Please reproduce every line of the listing below word for word, keeping only the text and leaving out the pictures.

Input for this task:
■ ■ ■ ■ ■
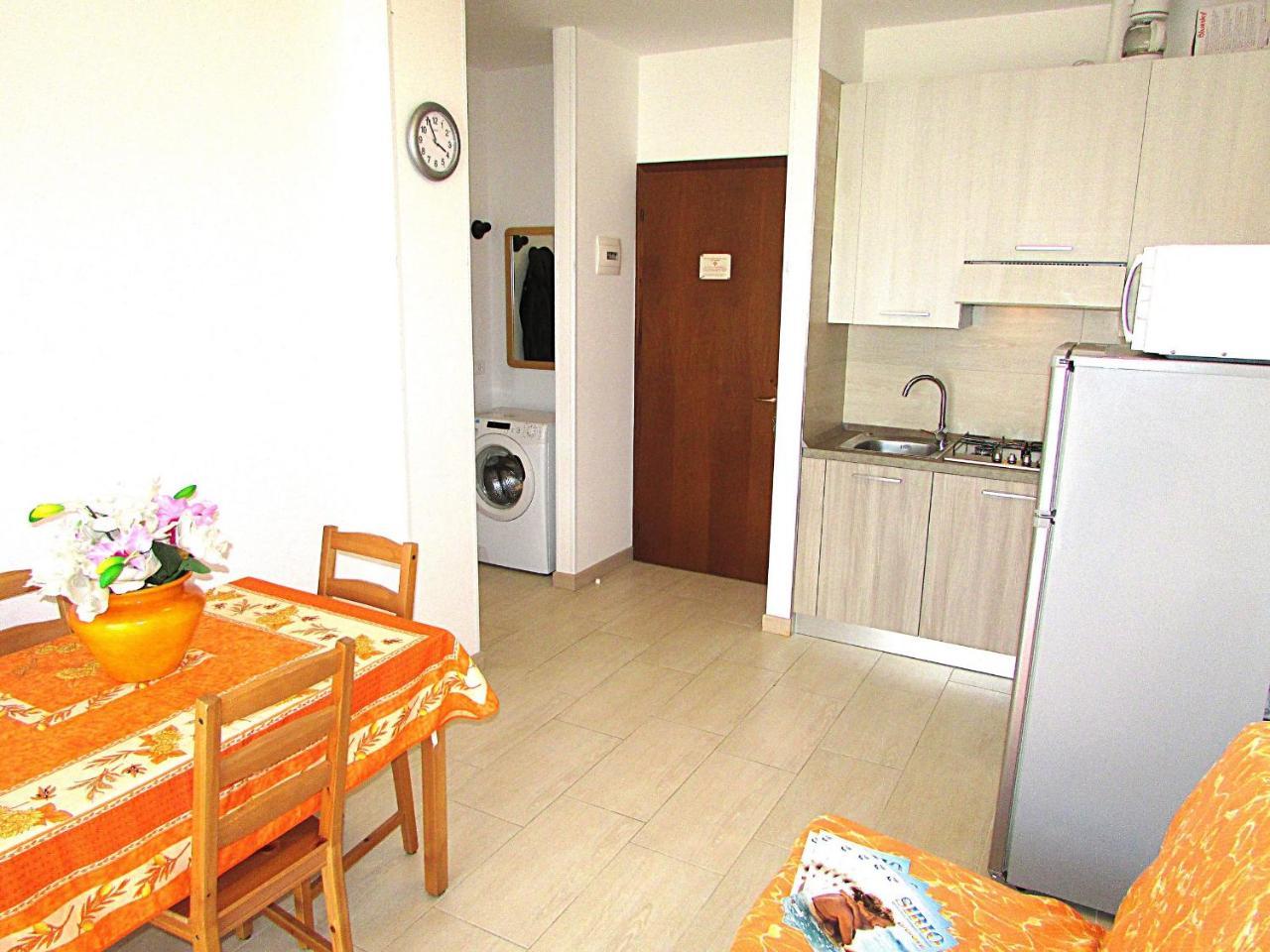 Isi Apartment Bibione Luaran gambar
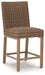 Walton Bridge Barstool (2/CN) Homeline Furniture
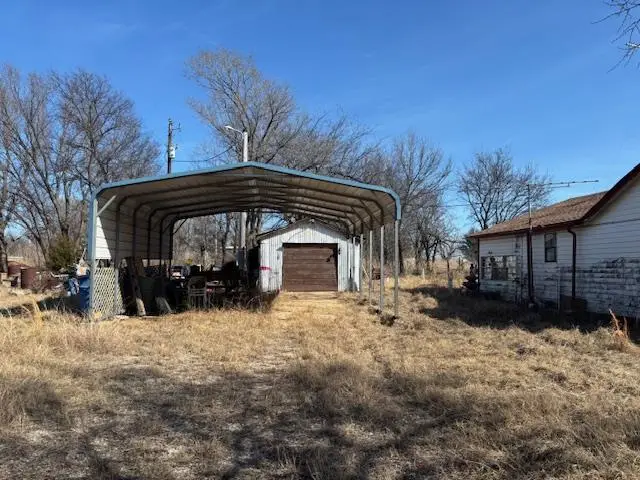 23560 E County Road 1595 Road, Elmore City, OK 73433 - #3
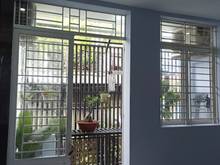 Hình ảnh Giảm 800tr, nhà Hiệp Bình Chánh, 2 tầng, đường ô tô, DT:50m2, giá 4 tỷ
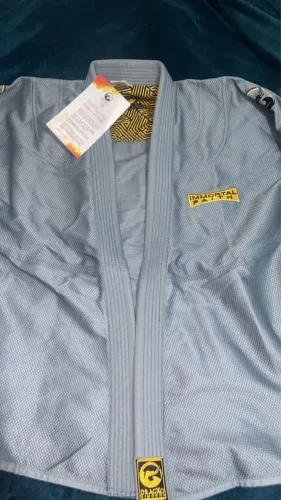 KIMONO DRAGÃO A1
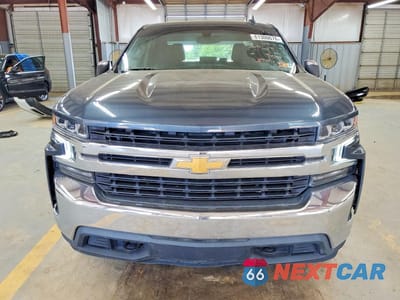 Piąte zdjęcie samochodu w środku: 2019 CHEVROLET SILVERADO K1500 LT VIN:1GCRYDEKXKZ340661 - miniatura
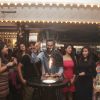 Production Designer Saini S Johrays's Birthday Bash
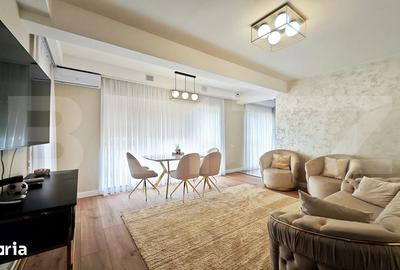 Apartament cu 3 camere în Cantemir - 2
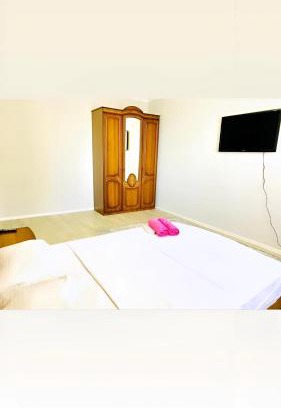 Kokshetau Apartment | Уютная 1 ком кв на жк Мадина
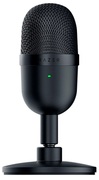 RazerMicrophoneSeirenMini,Ultra-compactStreaming,Ultra-precisesupercardioidpickuppattern,ProfessionalRecordingQuality,Black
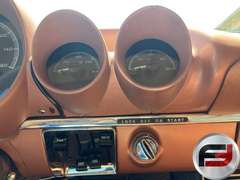 1960 CHEVROLET BELAIR SEDAN VIN: 01511S217134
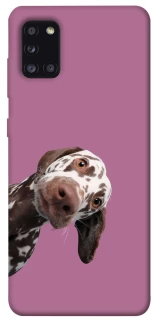 Чохол на Samsung Galaxy A31 А що тут фото 1 з 1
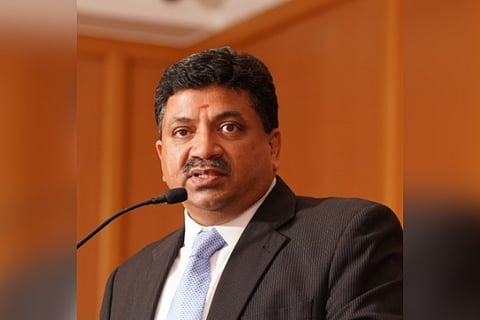 TN Finance Minister PTR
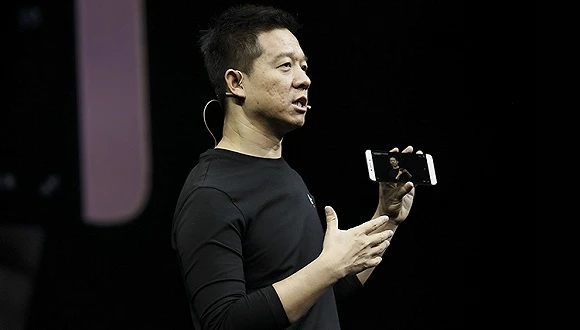 乐视员工称被要求强制购买乐视手机 贾老板你知道吗?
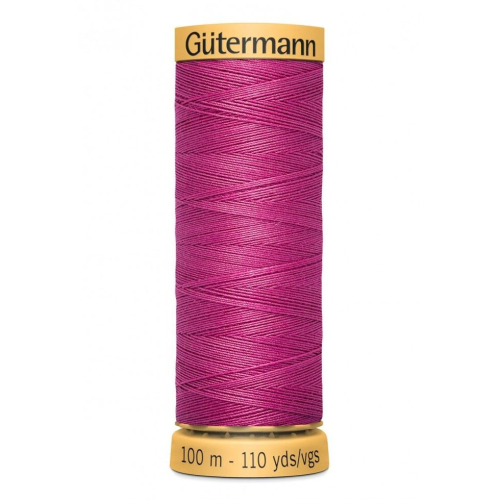 Gütermann Gutermann Cotton Sewing Thread 2955 - 100 Metres - each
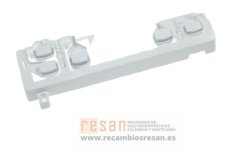 Contenedor modulo frontal Candy GS1482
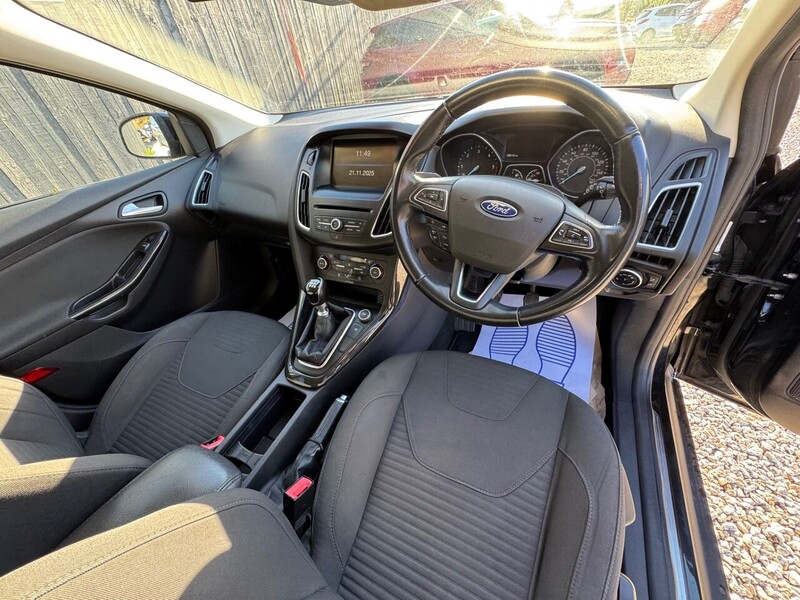 Used Ford Focus 2015 for sale - 76663641: Photo 18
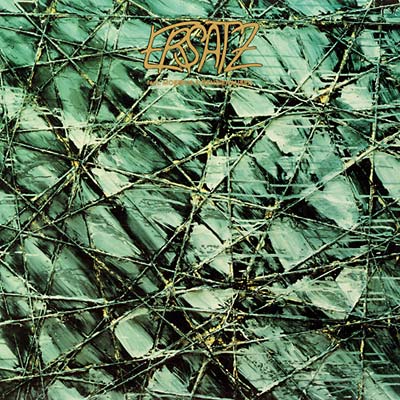 Ersatz | Get Cheap Vinyl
■ ■ ■ ■ ■
The completed task:
 Isi Apartment Bibione Luaran gambar
 Walton Bridge Barstool (2/CN) Homeline Furniture
 23560 E County Road 1595 Road, Elmore City, OK 73433 - #3
 Hình ảnh Giảm 800tr, nhà Hiệp Bình Chánh, 2 tầng, đường ô tô, DT:50m2, giá 4 tỷ
 KIMONO DRAGÃO A1
 Piąte zdjęcie samochodu w środku: 2019 CHEVROLET SILVERADO K1500 LT VIN:1GCRYDEKXKZ340661 - miniatura
 Production Designer Saini S Johrays's Birthday Bash
 Apartament cu 3 camere în Cantemir - 2
 Kokshetau Apartment | Уютная 1 ком кв на жк Мадина
 RazerMicrophoneSeirenMini,Ultra-compactStreaming,Ultra-precisesupercardioidpickuppattern,ProfessionalRecordingQuality,Black
 1960 CHEVROLET BELAIR SEDAN VIN: 01511S217134
 Чохол на Samsung Galaxy A31 А що тут фото 1 з 1
 TN Finance Minister PTR
 乐视员工称被要求强制购买乐视手机 贾老板你知道吗?
 Gütermann Gutermann Cotton Sewing Thread 2955 - 100 Metres - each
 Contenedor modulo frontal Candy GS1482
 Used Ford Focus 2015 for sale - 76663641: Photo 18
 Ersatz | Get Cheap Vinyl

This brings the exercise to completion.